General Data Protection Regulation Debate
Full Debate: Read Full DebateLord Brabazon of Tara
Main Page: Lord Brabazon of Tara (Conservative - Excepted Hereditary)Department Debates - View all Lord Brabazon of Tara's debates with the Department for Digital, Culture, Media & Sport
(6 years, 5 months ago)
Lords ChamberTo ask Her Majesty’s Government for what purpose small clubs and charities have to comply with the General Data Protection Regulation, which came into force on 25 May.
My Lords, clubs and charities which handle personal data will need to comply with the general data protection regulation in the Data Protection Act 2018 because people have the right to expect organisations of all sizes to keep their data safe and secure and not to misuse it. Small clubs and charities may also process sensitive personal data, such as medical records or children’s data. It is especially important that this is kept safe and secure and used appropriately. To assist smaller organisations, which may have more limited access to legal resources, the Information Commissioner’s Office has published a range of user-friendly material on the GDPR on its website and set up a dedicated phone line for small businesses and charities.
I am grateful to my noble friend for that reply.
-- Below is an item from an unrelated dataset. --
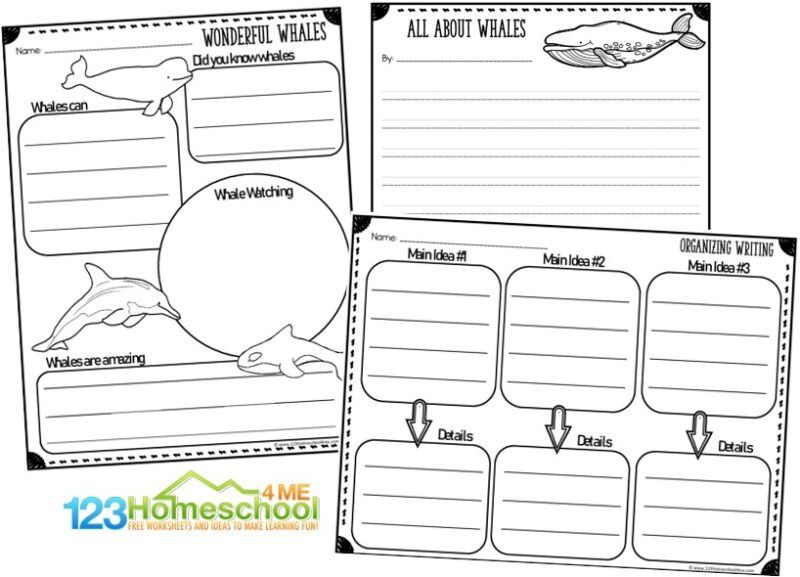 whale report form template and creative writing ideas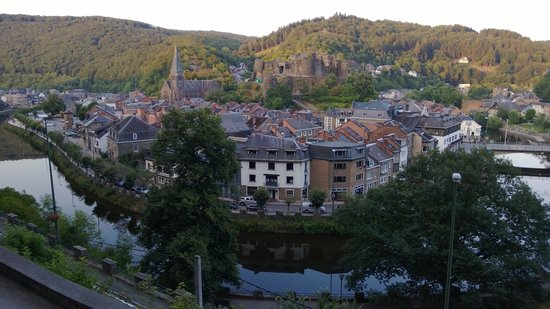 Le Corumont: View from grand terras!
He has confirmed that any club, however small, that keeps a record of its membership must register, and not just register but renew and pay up every year. I will not ask my noble friend to give an estimate of the numbers involved, because it must be many thousands and I do not know who on earth is going to keep track of it all. I doubt whether anybody knows the numbers. But can my noble friend tell me what these organisations are doing wrong at the moment? What ill is being done that is going to be cured by making them involve themselves in this process?
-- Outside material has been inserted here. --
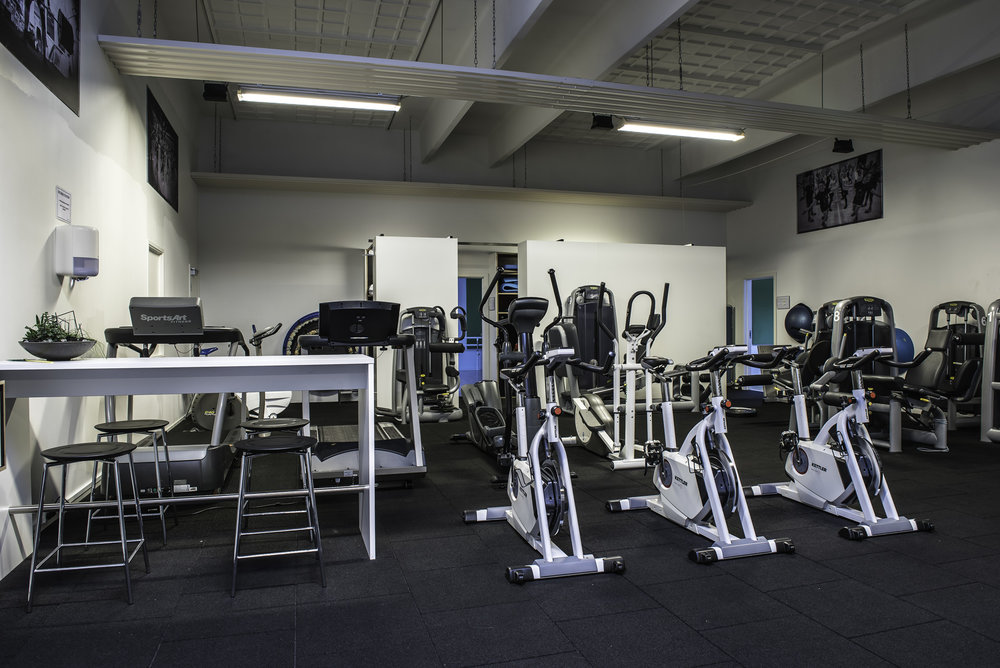 Esbjerg fysioterapi og træningsklinik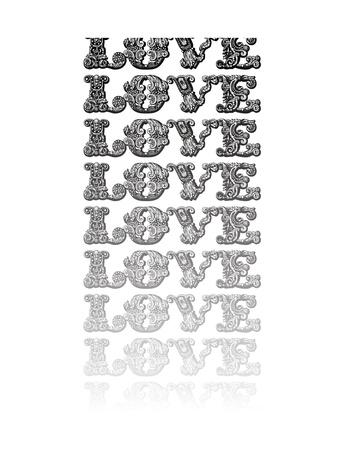 Love Fades Prints by Ashley Hutchins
My Lords, I am glad that my noble friend realises that it is very important to pay the fee that is required, as agreed by this House last month, in order to fund the ICO. All this is clearly explained on the ICO website under the heading, “The Data Protection Fee: A Guide for Controllers”. As for ills, it is not that any organisation, or even individual, has committed any sin, or that there is an ill to be cured; this is about individual data subjects’ rights. As far as an individual data subject is concerned, if his or her sensitive personal data is misused—for example, by not being kept securely—the damage done to that person or organisation is the same whether it is by a large or a small organisation. That is why the GDPR requires all data controllers, unless they are using it just for personal or household matters, to be clearer with people how their data is going to be used, to process it where it is lawful to do so, and, very importantly, to make sure it is held securely.